> [WHAT TO PRODUCE]: Pictures should be left out when the listing below is repeated word for word.

══════

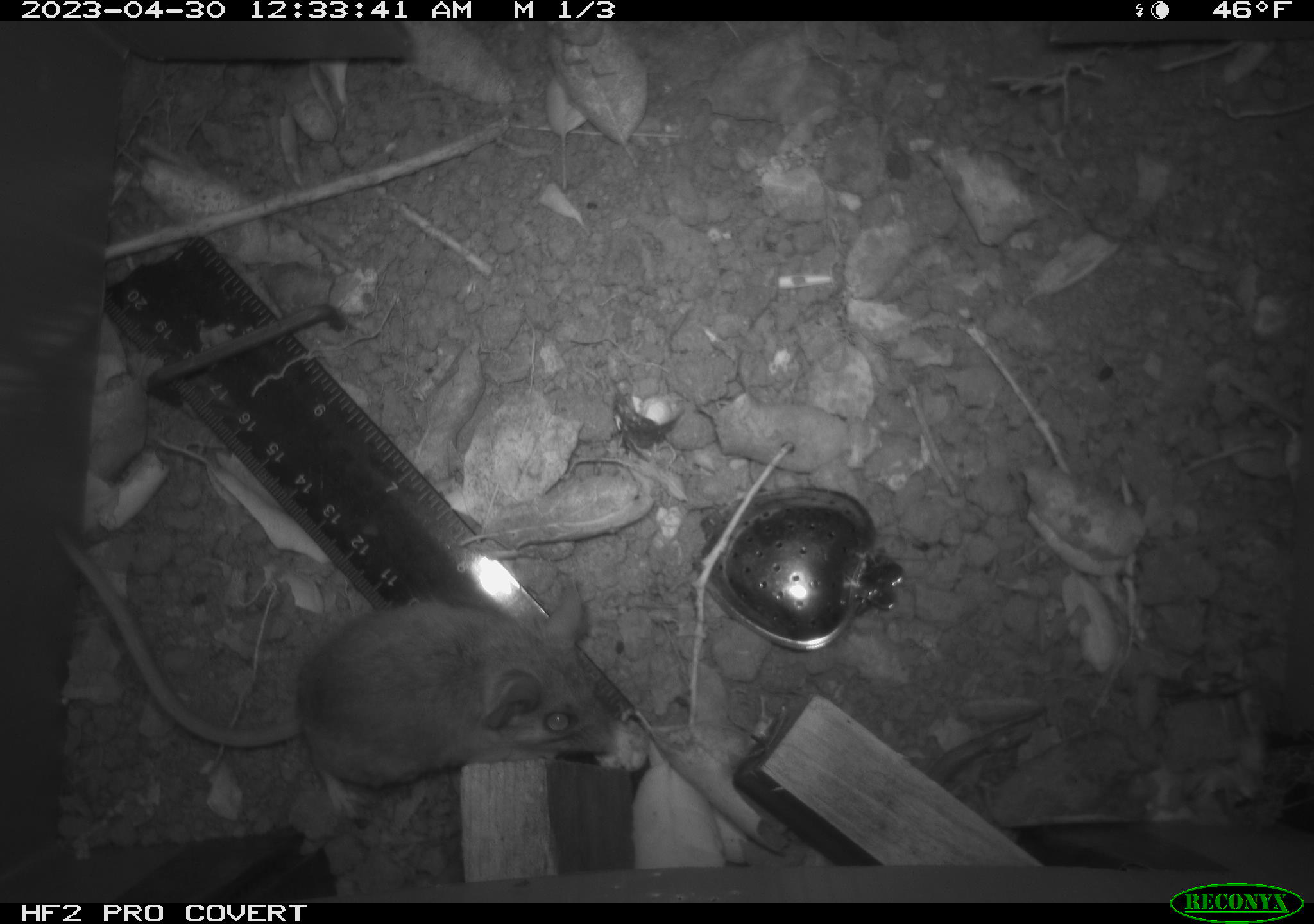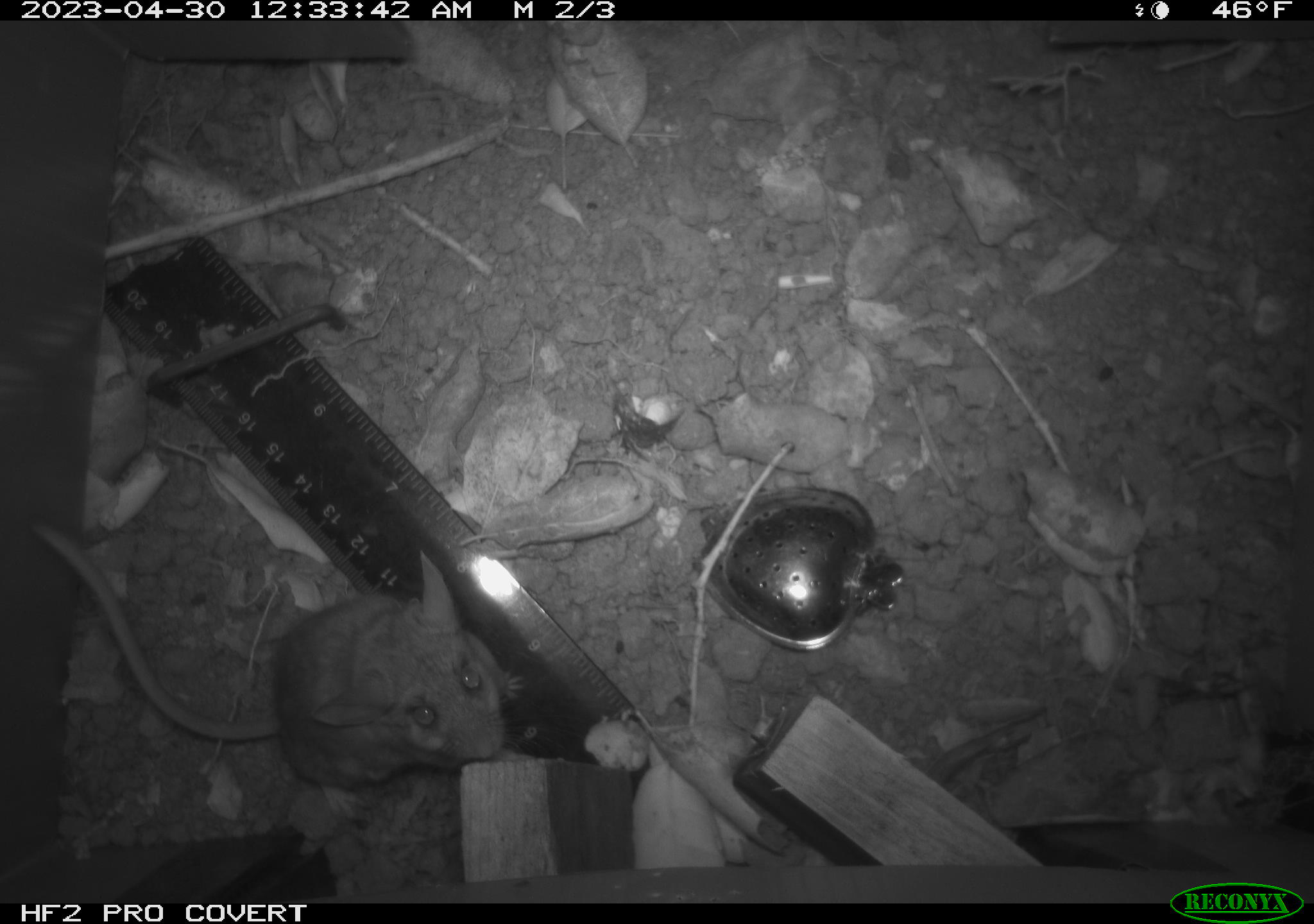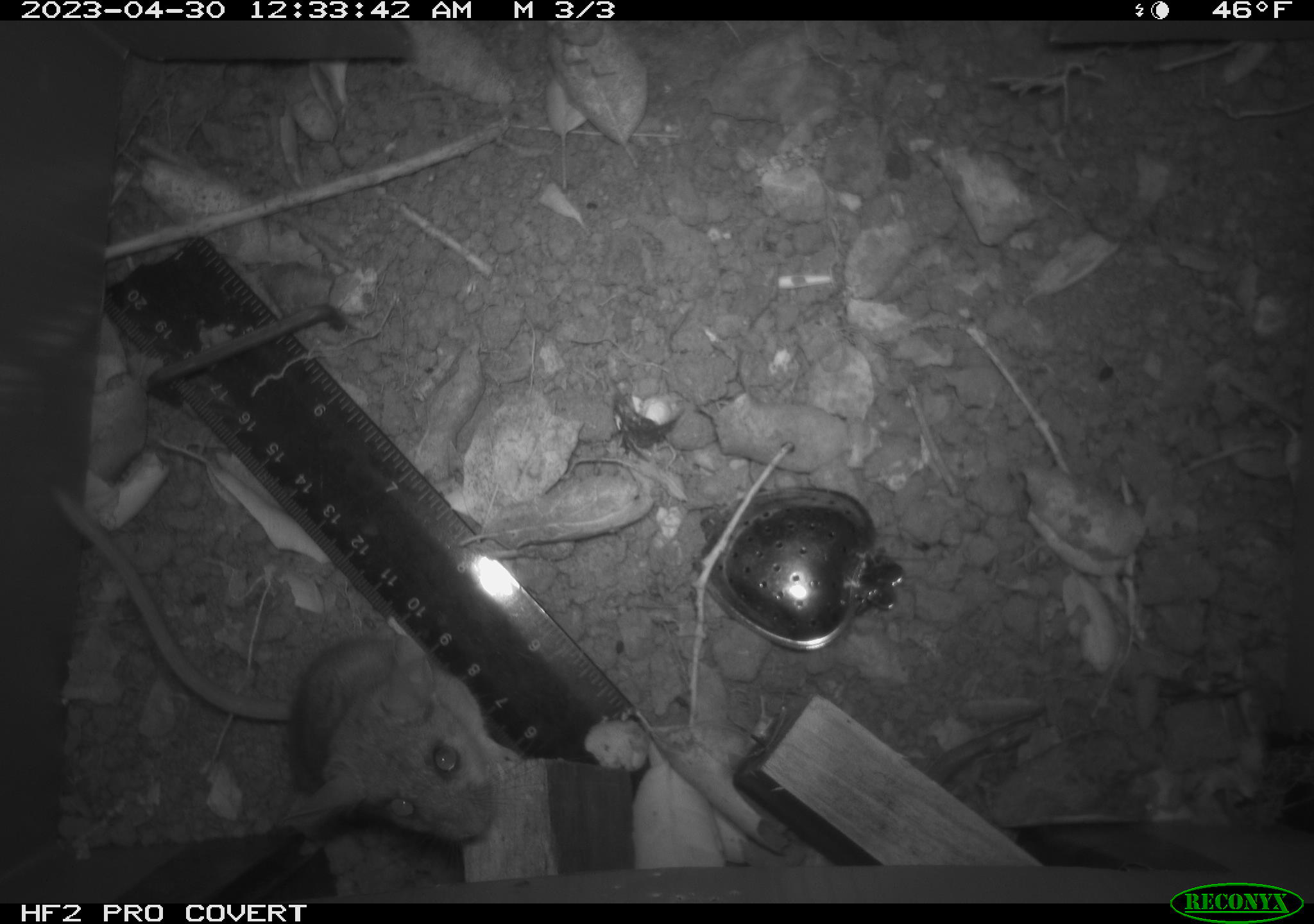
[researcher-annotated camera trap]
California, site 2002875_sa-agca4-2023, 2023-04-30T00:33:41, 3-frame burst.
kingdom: Animalia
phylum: Chordata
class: Mammalia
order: Rodentia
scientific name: Rodentia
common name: mouse species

══════

> [TASK SOLUTION]:
[researcher-annotated camera trap]
California, site 2002875_sa-agca4-2023, 2023-04-30T00:33:41, 3-frame burst.
kingdom: Animalia
phylum: Chordata
class: Mammalia
order: Rodentia
scientific name: Rodentia
common name: mouse species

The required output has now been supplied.